Ellis views the Olympics not just as a major prize to be won, but also as a very early general rehearsal and learning opportunity for the World Cup. “This is such a massive event, such a great experience for our players, so that we’d go into a World Cup with players who have had a big tournament-type atmosphere,” she said.

Rejuvenation was necessary when an aging team waved off a handful of mainstays like Abby Wambach, Christie Rampone, Lauren Holiday and Shannon Boxx in the year since the World Cup. But the process also offers an opportunity to invigorate a team that has won every major prize in women’s soccer since 2011. Nobody has repeated as Women’s World Cup winners, after all, and Ellis would like to be the first.

“One of the things I’ve really looked in to is why has a repeat never been done? Is it a change in personnel? Is it complacency?” she asked. So in recent camps, she’s had a lot of individual meetings with her players, quizzing their hunger and focus.

As a former college head coach and an under-17, under-20 and under-21 national team manager, it’s natural for Ellis to look to the youth pushing through. And it’s a refreshing approach to a team whose lineups you could once pencil in months ahead of time.
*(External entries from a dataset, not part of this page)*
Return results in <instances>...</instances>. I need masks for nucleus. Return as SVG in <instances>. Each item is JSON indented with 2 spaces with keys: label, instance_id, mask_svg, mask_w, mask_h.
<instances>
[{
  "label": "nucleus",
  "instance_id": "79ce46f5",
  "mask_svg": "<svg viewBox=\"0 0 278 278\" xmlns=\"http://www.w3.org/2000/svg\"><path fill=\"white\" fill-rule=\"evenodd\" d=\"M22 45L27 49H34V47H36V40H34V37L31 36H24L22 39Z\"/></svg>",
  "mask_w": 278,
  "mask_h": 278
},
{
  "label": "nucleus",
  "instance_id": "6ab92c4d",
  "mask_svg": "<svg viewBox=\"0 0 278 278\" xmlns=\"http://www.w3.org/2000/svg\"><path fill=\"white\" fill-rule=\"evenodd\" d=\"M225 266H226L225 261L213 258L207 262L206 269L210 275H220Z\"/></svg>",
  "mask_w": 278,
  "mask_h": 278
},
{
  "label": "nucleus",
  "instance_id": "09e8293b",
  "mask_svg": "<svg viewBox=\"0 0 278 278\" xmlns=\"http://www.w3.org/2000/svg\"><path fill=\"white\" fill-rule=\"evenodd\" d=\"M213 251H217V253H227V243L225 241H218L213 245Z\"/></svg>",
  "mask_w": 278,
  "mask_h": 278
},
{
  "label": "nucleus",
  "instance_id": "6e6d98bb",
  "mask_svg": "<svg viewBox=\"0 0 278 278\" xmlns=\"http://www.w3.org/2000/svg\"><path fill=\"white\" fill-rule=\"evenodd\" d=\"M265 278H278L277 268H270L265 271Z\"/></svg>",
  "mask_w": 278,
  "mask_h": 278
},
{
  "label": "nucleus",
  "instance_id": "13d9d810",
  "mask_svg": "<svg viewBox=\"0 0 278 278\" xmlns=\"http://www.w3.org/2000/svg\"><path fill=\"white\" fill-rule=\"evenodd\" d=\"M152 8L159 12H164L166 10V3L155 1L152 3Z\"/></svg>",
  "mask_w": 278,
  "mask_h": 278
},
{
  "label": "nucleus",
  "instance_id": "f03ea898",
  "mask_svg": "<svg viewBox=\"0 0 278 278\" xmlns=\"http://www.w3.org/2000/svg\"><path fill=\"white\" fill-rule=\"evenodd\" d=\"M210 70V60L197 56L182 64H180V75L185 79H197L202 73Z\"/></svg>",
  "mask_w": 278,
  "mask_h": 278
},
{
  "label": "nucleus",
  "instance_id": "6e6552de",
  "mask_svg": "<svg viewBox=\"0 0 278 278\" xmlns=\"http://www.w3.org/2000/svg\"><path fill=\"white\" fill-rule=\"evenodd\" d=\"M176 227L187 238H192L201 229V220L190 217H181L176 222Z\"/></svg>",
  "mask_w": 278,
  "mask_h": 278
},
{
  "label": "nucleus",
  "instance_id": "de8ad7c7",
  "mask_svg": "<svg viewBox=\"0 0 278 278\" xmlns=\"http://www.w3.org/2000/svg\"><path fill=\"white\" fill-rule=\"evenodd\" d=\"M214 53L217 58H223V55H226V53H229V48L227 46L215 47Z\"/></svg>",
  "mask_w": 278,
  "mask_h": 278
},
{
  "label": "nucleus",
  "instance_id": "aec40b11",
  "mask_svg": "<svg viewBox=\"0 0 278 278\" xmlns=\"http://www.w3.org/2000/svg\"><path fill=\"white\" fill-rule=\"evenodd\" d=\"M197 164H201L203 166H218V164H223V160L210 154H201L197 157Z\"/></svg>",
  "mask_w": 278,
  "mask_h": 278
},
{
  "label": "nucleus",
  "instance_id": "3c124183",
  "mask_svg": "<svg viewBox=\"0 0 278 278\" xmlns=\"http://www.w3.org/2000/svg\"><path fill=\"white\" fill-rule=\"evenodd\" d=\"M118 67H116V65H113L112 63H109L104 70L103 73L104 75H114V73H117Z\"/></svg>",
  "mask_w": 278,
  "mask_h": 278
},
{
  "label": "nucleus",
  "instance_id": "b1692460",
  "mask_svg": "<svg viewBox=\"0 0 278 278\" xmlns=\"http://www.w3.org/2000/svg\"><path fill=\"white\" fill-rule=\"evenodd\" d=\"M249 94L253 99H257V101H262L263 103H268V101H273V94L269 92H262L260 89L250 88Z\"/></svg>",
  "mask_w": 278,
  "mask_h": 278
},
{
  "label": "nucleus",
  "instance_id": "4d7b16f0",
She knew there was talent in the pipeline.

“It was just a matter of time before we’d bring those players in,” Ellis said. “I think we’ve got a lot of good balance between players that have been there before and players that are going to bring something to the game.”

And once the American women leave Brazil, ideally with another gold medal in hand, the relentless Ellis should have a foundation to work from in the two years until World Cup qualifying begins, to build and rebuild again.

“After the Olympics,” she said, “you reset again.”